Il Consiglio universitario nazionale ha diffuso ieri dati che dovrebbero far riflettere sul rapporto fra italiani e università, mettendo in luce una tendenza che nasconde aspetti preoccupanti per quel che concerne la formazione e l’istruzione dei nostri giovani. In particolare, fa sensazione la scoperta che in un decennio il nostro Paese abbia visto diminuire di quasi 60 mila unità gli iscritti alle università italiane: una vera e propria ecatombe di cui sarebbe bene approfondire cause e possibili effetti.
“Speriamo che presto vengano adottati provvedimenti in grado di riavvicinare i giovani all’istruzione accademica –dice il Presidente Nazionale Epas, Denis Nesci- e che nel fare questo si punti sì alla quantità di iscritti, ma anche alla qualità dell’offerta formativa, fondamentale –aggiunge Nesci- per essere competitivi a livello globale”.
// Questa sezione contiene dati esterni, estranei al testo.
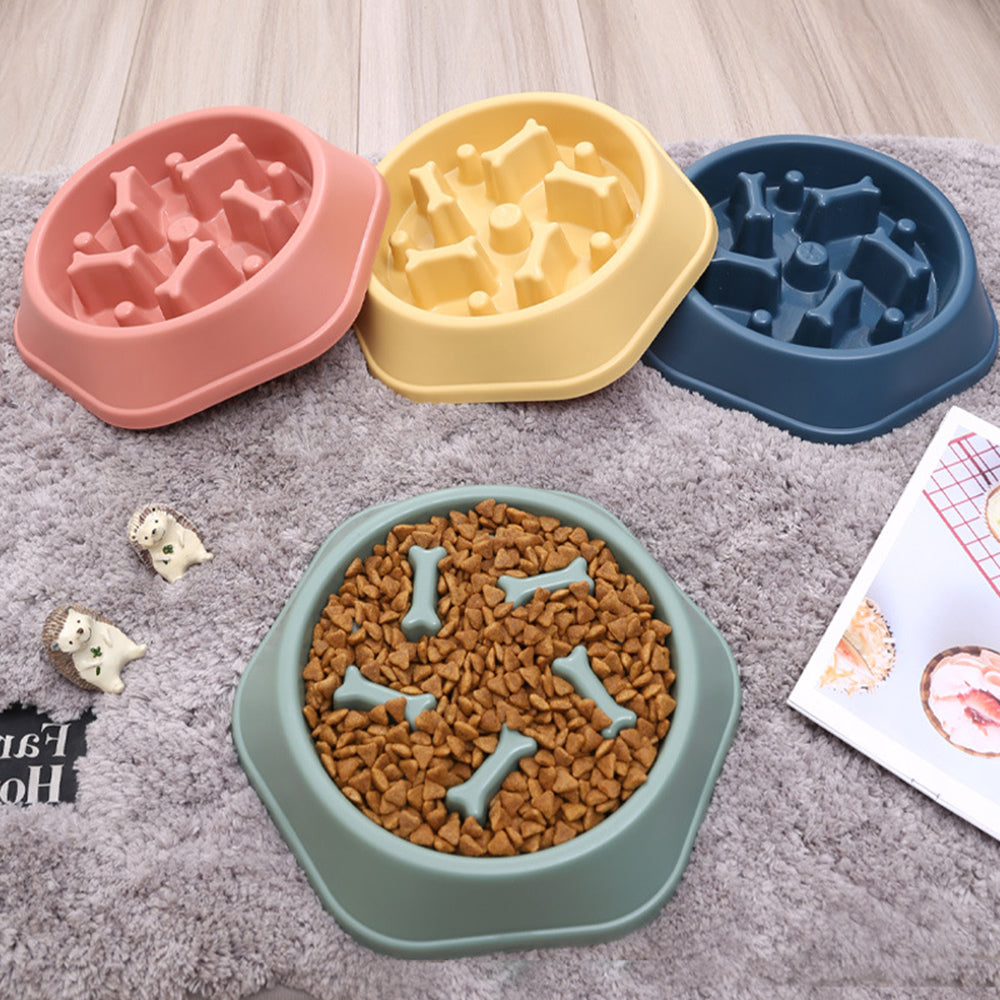 Pet Slow Feeder - fede-rizzo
L’Italia è già agli ultimi posti nella graduatoria relativa ai laureati tra i Paesi Osce, ma al contrario di ciò che accade in tanti altri Stati, da noi non si registrano incrementi degli investimenti in istruzione. Contrariamente a quanto si pensa, il ruolo principale in questa fuga dall’università non è giocato dalle tasse universitarie, addirittura diminuite in termini reali negli ultimi anni; hanno inciso maggiormente i tagli, che hanno di fatto ridotto in maniera drastica le borse di studio a beneficio di studenti impossibilitati ad affrontare le spese che tale istruzione comporta.
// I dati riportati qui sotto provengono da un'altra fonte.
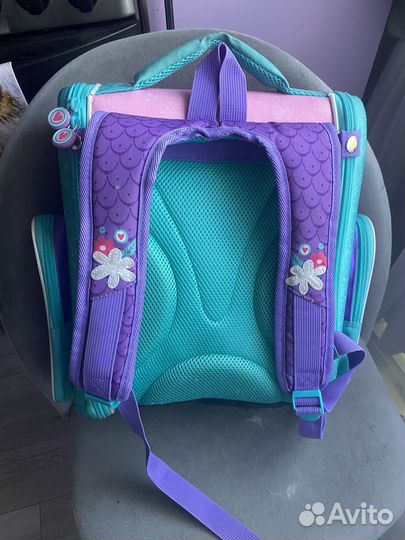 Школьный рюкзак ортопедический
Altro tasto dolente è la gestione dei fondi destinati alla ricerca, sempre di meno e sempre più mal gestiti in termini di destinazione e tempistiche di erogazione; i fondi ministeriali sono afflitti da ritardo cronico e depotenziati da continui cambiamenti di regole che impediscono una pianificazione efficiente. Risultati negativi arrivano anche dalla sfida dei trienni: l’idea era quella di consentire a molti giovani di acquisire un titolo di studio in tempi più brevi e immediatamente spendibile sul mercato, ma in realtà la formula del 3+2 ha finito per intasare i canali occupazionali, costringendo gli studenti a vivere la laurea triennale come parte di un percorso percepito come incompleto e ancor più lungo e farraginoso di quello del Vecchio Ordinamento.
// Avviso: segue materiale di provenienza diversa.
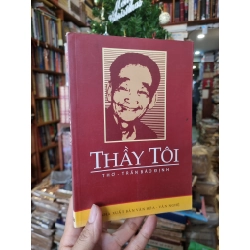 Thầy Tôi (Thơ) - Trần Bảo Định 355396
“La situazione attuale non è certo incoraggiante –conclude il Presidente Nazionale del Patronato Epas- ma può servire per stimolare una riflessione decisiva: l’università e la scuola devono per forza di cose rappresentare un canale privilegiato per il mondo del lavoro, per cui aziende e istituti formativi devono essere messi in condizione di unire le forze per consentire al Paese di valorizzare al meglio risorse così importanti”.